La traversée rocambolesque, à bord d’un âne, de deux parias : Beshnay un lépreux et son ami Obama, un jeune orphelin nubien. Premier long métrage magnifique du cinéaste austro-égyptien Abu Bakr Shawky, le film est touchant sans jamais être misérabiliste et offre de très beaux moments d’émotions et d'humour. Un prix du Jury ou une Caméra d’or ?

 

5 / GIRL, Un certain regard,
 

 

Le portrait de Lara, une adolescente de quinze ans, dont le rêve est de devenir danseuse étoile. Lara s’est toujours sentie fille mais elle
est née dans un corps de garçon. Girl raconte ces deux transformations du corps qu’elle vit : les cours de danse d’une exigence énorme,
danser jusqu’à avoir les pieds en sang, et le programme de transition hormonale qui lui fera vivre une puberté de jeune fille. Tout cela
sous le regard extrêmement protecteur de son père et les moqueries de ses camarades. C’est le premier long métrage de Lukas Dhont qui n’a
que 26 ans. Standing ovation et équipe du film en pleurs à la fin de la projection. On parie sur un prix.

 

5 / L'ANGE, Luis Ortega, Un certain regard


 

 

La vie de Carlos Eduardo Robledo Puch, alias « Carlito », un jeune garçon de 20 ans avec une gueule d’ange, qui, en 1971 en Argentine, a
été inculpé pour avoir commis plus de 11 meurtres et 42 vols.
On suit donc le parcours absurde de cet adorable  malfrat. Le film traîne un
peu en longueur mais la photo (un peu dans la veine de Wes Anderson) et la qualité des acteurs parviennent à  le rendre très plaisant.
 

 

6 / RAFIKI,  Wanuri Kahiu, Un certain regard
 

Deux jeunes lycéennes kenyanes, Kena et Ziki  tombent amoureuses. Alors qu’elles vivent leurs premiers émois amoureux elles doivent se confronter à  des barrières religieuses (le poids de la tradition catholique) et politiques (leur père sont candidats et concurrents aux
élections locales).

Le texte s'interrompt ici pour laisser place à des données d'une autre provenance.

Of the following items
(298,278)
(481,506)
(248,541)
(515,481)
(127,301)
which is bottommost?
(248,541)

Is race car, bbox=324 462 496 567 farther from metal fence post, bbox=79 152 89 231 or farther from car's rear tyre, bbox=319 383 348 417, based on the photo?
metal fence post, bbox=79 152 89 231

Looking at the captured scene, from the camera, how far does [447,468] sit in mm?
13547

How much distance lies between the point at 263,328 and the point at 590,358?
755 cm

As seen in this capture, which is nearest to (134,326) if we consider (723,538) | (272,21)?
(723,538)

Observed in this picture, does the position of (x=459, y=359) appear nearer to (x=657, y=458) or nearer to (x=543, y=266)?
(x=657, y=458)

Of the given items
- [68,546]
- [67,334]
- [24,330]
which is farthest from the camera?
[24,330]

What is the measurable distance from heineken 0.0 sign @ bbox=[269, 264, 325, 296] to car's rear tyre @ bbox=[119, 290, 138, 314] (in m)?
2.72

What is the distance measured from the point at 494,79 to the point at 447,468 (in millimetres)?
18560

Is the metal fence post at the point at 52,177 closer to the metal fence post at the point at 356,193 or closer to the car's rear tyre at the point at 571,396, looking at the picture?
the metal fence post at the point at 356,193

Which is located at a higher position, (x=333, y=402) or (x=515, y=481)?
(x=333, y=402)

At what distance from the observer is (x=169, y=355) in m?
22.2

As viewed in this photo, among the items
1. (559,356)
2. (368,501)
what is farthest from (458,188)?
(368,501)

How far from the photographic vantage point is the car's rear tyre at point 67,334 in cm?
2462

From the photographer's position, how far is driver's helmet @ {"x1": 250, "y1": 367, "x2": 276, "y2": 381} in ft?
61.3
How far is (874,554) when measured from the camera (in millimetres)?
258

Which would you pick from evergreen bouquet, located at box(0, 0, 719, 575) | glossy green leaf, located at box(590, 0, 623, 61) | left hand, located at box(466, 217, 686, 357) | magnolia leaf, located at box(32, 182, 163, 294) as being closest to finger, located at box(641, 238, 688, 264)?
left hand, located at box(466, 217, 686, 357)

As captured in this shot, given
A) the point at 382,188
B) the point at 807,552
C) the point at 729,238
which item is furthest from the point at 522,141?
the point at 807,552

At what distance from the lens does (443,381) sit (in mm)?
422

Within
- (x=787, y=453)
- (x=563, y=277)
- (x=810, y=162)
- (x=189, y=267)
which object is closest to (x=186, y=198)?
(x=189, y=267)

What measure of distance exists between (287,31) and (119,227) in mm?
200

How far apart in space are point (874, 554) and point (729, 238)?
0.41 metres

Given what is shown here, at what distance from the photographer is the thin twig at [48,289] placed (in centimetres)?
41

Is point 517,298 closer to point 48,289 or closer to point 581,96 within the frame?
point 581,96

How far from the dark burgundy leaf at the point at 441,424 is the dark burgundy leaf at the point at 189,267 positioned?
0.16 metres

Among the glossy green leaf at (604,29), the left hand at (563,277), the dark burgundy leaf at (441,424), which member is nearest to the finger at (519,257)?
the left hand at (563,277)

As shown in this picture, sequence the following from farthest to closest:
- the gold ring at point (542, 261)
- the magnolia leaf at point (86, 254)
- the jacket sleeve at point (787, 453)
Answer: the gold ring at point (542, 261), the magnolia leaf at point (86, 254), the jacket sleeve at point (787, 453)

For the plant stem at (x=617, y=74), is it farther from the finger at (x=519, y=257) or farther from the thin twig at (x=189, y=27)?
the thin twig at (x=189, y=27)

La tendresse et la douceur qui lient les deux jeunes filles contrastent avec la violence et l’hostilité de leur
entourage. Le film aborde un sujet courageux et ignoré dans le cinéma africain. Au Kenya, il est même interdit sous prétexte de «légitimation de l’homosexualité ».

 

7/ TODOS LO SABBEN d’Ashgar Farhadi .
 

Le film d’ouverture du Festival n'a pa vraiment mis tout le monde d'accord.  Malgré un réalisateur au talent plus que confirmé et un casting cinq étoiles, le film déçoit par un jeu d’acteur trop lourd du tandem Bardem-Cruz. En dépit d'une certaine maîtrise du suspens, le film vire souvent aumélodrame mielleux. On a ressenti un grand malaise quand la salle rigolait devant les scènes les plus dramatiques.
 

8 / DONBASS, Sergei Loznitsa, Un certain regard
 


 

Une dénonciation extrême du conflit entre le Russie et l’Ukraine et la prise de contrôle russe sur la région séparatiste. Les scènes sont longues et brutales jusqu’à devenir parfois insoutenables. Le spectateur est comme pris en otage par cette brutalité. Peut être qu’une trop grande sensibilité de ma part m’a empêchée d’apprécier le film. Si c’est le cas je n'étais  pas la seule. En effet nous avons été nombreux à quitter la salle un peu avant la fin.

 

 

Par Alix Welfing, depuis la Croisette.